Clustering of DESI galaxies split by thermal Sunyaev-Zeldovich effect
M. Rashkovetskyi, D. J. Eisenstein, J. Aguilar, S. Ahlen, A. Anand, D. Bianchi, D. Brooks, F. J. Castander, T. Claybaugh, A. Cuceu, K. S. Dawson, A. de la Macorra, Arjun Dey, P. Doel, S. Ferraro, A. Font-Ribera, J. E. Forero-Romero, E. Gaztañaga, G. Gutierrez, H. K. Herrera-Alcantar, K. Honscheid, C. Howlett, M. Ishak, R. Joyce, R. Kehoe, T. Kisner, A. Kremin, O. Lahav, A. Lambert, M. Landriau, M. Manera, R. Miquel, E. Mueller, S. Nadathur, N. Palanque-Delabrouille, W. J. Percival, F. Prada, I. Pérez-Ràfols, A. J. Ross, G. Rossi, E. Sanchez, D. Schlegel, M. Schubnell, J. Silber, D. Sprayberry, G. Tarlé, B. A. Weaver, R. Zhou, H. Zou
TL;DR
This work introduces a novel approach to cosmology by splitting DESI galaxies according to the tSZ signal in ACT DR6 maps, thereby probing different environmental densities and biases. The authors find that galaxies in higher tSZ SNR bins exhibit stronger large-scale clustering (higher bias) and larger line-of-sight velocity dispersions, even below the traditional SZ cluster-detection threshold. A simple simulation-based toy model is developed to reproduce the qualitative trends and test robustness against variations in the galaxy-halo connection, suggesting the tSZ-split clustering signal is fairly resilient to HOD choices.

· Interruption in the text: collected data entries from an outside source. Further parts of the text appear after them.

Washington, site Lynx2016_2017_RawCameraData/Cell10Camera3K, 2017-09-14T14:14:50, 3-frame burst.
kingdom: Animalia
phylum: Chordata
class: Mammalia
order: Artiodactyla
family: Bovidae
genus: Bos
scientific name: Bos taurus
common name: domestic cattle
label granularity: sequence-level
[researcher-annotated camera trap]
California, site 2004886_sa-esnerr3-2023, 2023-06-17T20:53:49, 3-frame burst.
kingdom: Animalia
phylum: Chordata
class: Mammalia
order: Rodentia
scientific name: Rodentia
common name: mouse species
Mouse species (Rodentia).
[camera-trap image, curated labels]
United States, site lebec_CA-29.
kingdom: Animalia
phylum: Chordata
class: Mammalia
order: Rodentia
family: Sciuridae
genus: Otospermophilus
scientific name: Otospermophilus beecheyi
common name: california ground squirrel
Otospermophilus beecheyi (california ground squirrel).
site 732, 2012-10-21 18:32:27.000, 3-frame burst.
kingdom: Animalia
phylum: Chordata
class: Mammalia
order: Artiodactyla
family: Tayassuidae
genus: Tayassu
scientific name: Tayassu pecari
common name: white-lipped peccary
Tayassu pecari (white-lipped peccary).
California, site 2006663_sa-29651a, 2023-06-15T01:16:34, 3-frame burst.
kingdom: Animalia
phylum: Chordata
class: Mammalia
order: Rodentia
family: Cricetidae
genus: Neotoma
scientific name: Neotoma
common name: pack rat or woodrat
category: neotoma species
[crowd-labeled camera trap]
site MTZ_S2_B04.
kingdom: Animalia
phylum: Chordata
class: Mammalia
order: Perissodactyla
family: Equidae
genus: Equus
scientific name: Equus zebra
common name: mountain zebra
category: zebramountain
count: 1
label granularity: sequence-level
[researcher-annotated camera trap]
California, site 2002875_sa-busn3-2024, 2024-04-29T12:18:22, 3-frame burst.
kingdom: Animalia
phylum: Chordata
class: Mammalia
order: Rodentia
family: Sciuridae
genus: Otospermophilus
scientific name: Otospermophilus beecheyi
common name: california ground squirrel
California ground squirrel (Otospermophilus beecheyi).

The study demonstrates that valuable cosmological information resides in the low-SNR tail of the tSZ map and outlines a path toward semi-analytical modeling and future joint analyses with next-generation CMB experiments (e.g., SO, CMB-S4) and DESI data to tighten cosmological constraints.
Abstract
The thermal Sunyaev-Zeldovich (tSZ) effect is associated with galaxy clusters - extremely large and dense structures tracing the dark matter with a higher bias than isolated galaxies. We propose to use the tSZ data to separate galaxies from redshift surveys into distinct subpopulations corresponding to different densities and biases independently of the redshift survey systematics. Leveraging the information from different environments, as in density-split and density-marked clustering, is known to tighten the constraints on cosmological parameters, like $Ω_m$, $σ_8$ and neutrino mass. We use data from the Dark Energy Spectroscopic Instrument (DESI) and the Atacama Cosmology Telescope (ACT) in their region of overlap to demonstrate informative tSZ splitting of Luminous Red Galaxies (LRGs). We discover a significant increase in the large-scale clustering of DESI LRGs corresponding to detections starting from 1-2 sigma in the ACT DR6 + Planck tSZ Compton-$y$ map, below the cluster candidate threshold (4 sigma). We also find that such galaxies have higher line-of-sight coordinate (and velocity) dispersions and a higher number of close neighbors than both the full sample and near-zero tSZ regions. We produce simple simulations of tSZ maps that are intrinsically consistent with galaxy catalogs and do not include systematic effects, and find a similar pattern of large-scale clustering enhancement with tSZ effect significance. Moreover, we observe that this relative bias pattern remains largely unchanged with variations in the galaxy-halo connection model in our simulations. This is promising for future cosmological inference from tSZ-split clustering with semi-analytical models. Thus, we demonstrate that valuable cosmological information is present in the lower signal-to-noise regions of the thermal Sunyaev-Zeldovich map, extending far beyond the individual cluster candidates.